Cette source a établi le bilan provisoire de l’attaque à au moins 15 morts, dont des étrangers. Un bilan confirmé par une seconde source policière sur les lieux, qui rappelait toutefois que les forces de sécurité n’avaient pas encore pu accéder à certaines zones du complexe regroupant un hôtel, des restaurants et des immeubles de bureaux.

Cette deuxième source a indiqué que les assaillants s’étaient retranchés à un étage élevé d’un des bâtiments du complexe. Elle craignait que des personnes en nombre non spécifié ne se trouvent encore à cet étage. Des rescapés ont rapporté à la police que certaines personnes avaient tenté de se réfugier vers le haut de ce bâtiment pour échapper à l’attaque, qui a débuté mardi vers 15H00 (13H00 en Belgique). Mercredi à l’aube, des détonations et coups de feu étaient entendus, plus de 20 heures après le début de l’attaque.

Les forces de police ont été à pied d’œuvre toute la nuit durant. À 03H30, un groupe d’au moins 20 personnes avait ainsi pu recouvrer la liberté, a constaté une journaliste de l’AFP.

Cette «attaque coordonnée» du complexe DusitD2, selon les termes du chef de la police kenyane Joseph Boinnet, avait commencé par une forte explosion entendue à plus de cinq kilomètres à la ronde, suivie de tirs nourris. La brigade antiterroriste était arrivée rapidement sur place, à bord d’un véhicule blindé.

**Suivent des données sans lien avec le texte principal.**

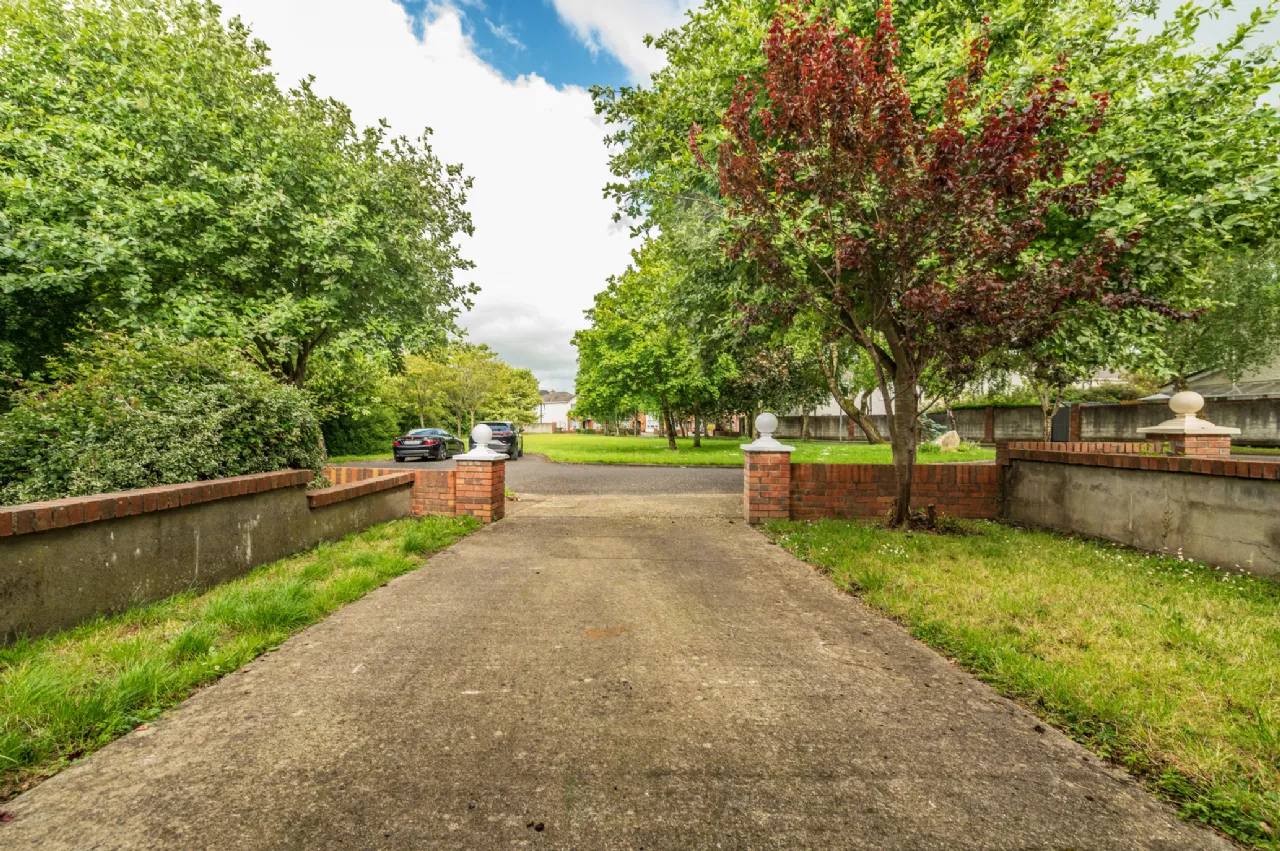 Photo of 12 Caragh Green, Naas, Co. Kildare, W91NT0A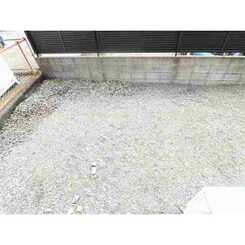 アムール子合際のサムネイル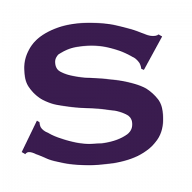Logo Strait & Sound Wealth Management LLC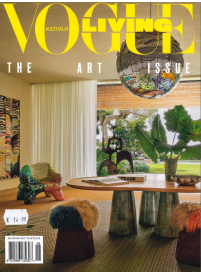 Vogue Living Australia1{IMAGE}
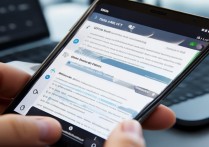 三星怎么用s助手更新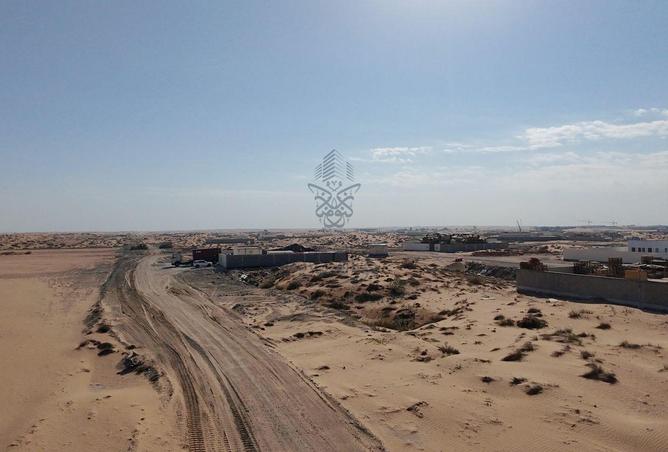 69130126 - الصورة الرئيسية للعقار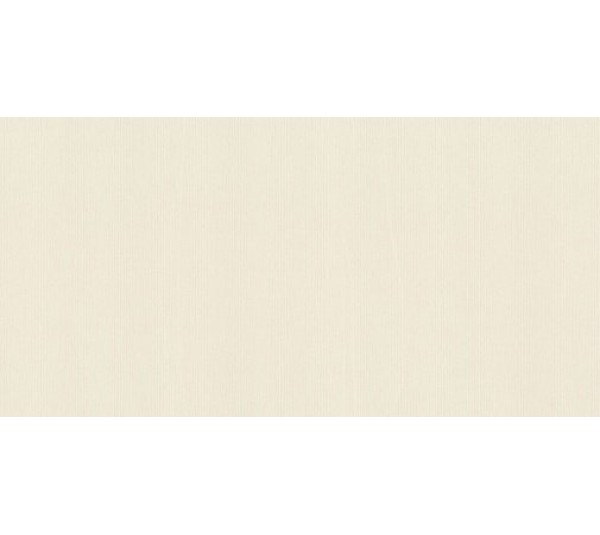 обои Rasch Maximum 16 960754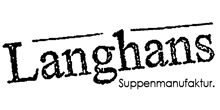 Langhans Suppenmanufaktur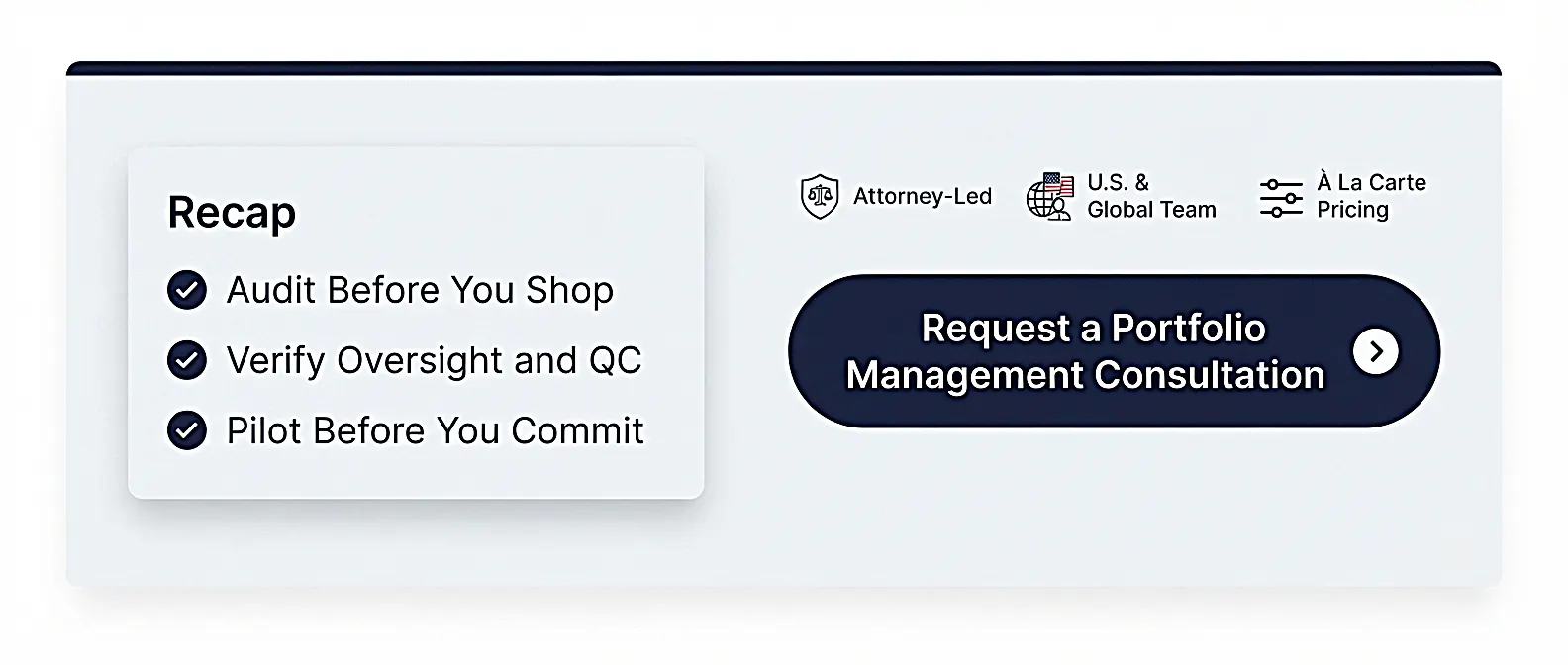 trademark-portfolio-management-consultation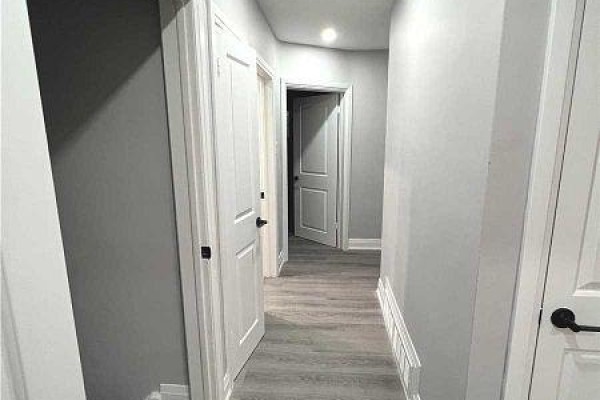 25 Courton Drive, Toronto, ON M1R1K7 Photo 5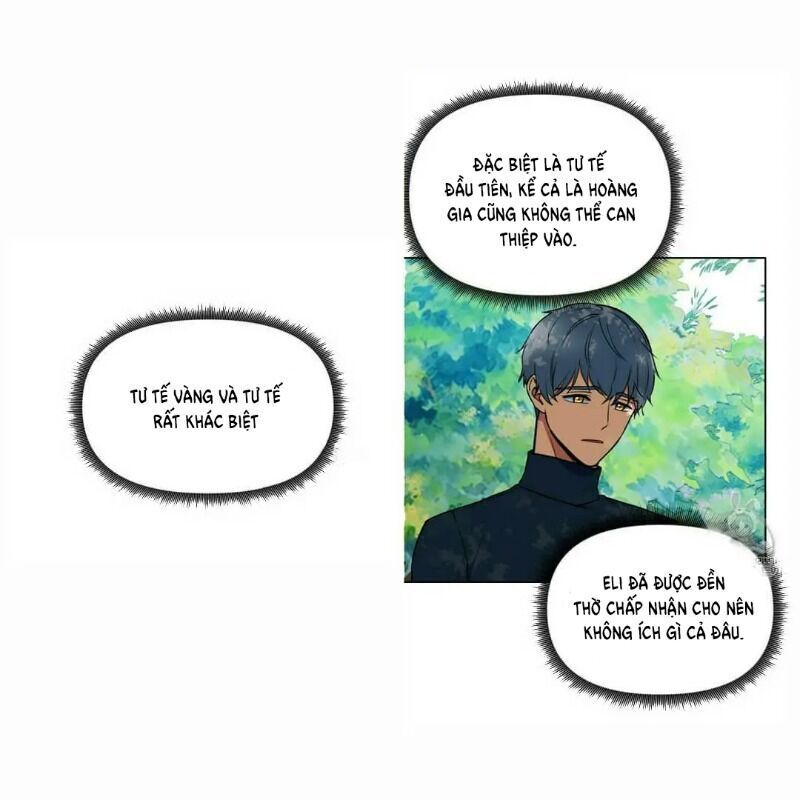 Bản Khế Ước Với Nữ Công Tước Ác Ma Chapter 70 - 8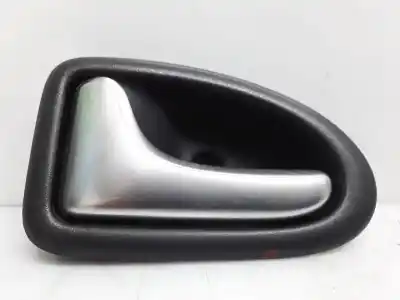 İkinci el araba yedek parçası SOL ÖN IÇ KOL için RENAULT CLIO II  OEM IAM referansları 7700423887  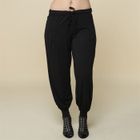 PANTACOURT ALISON'B Pantacourt Femme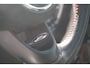 MINI Clubman 1.5 Cooper 136PK | SCHUIF/KANTELDAK | PDC | NAVI |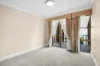 6B/73 Mill Point Road, South Perth, WA 6151-Image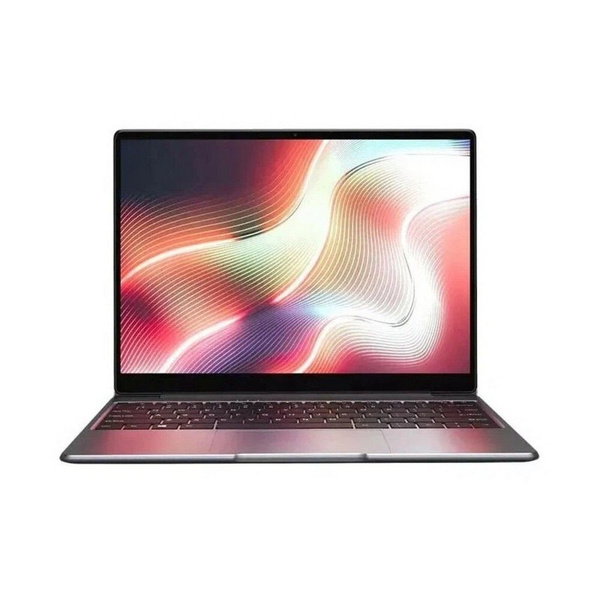 Ноутбук CHUWI Corebook X Intel Core i3-10110U 8 ГБ 8 ГБ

L’attaque a été revendiquée par les islamistes somaliens shebab, et son modus operandi rappelle celui d’autres opérations du mouvement à Mogadiscio ces derniers mois: une bombe explose (soit un kamikaze, soit une voiture piégée) et dans la foulée, un commando pénètre dans l’établissement visé pour faire un maximum de victimes.

Un porte-parole de la police a par ailleurs indiqué que les assaillants visaient au départ une conférence organisée par des Américains. Elle était programmée dans le complexe hôtelier mais avait finalement été déplacée dans un autre établissement.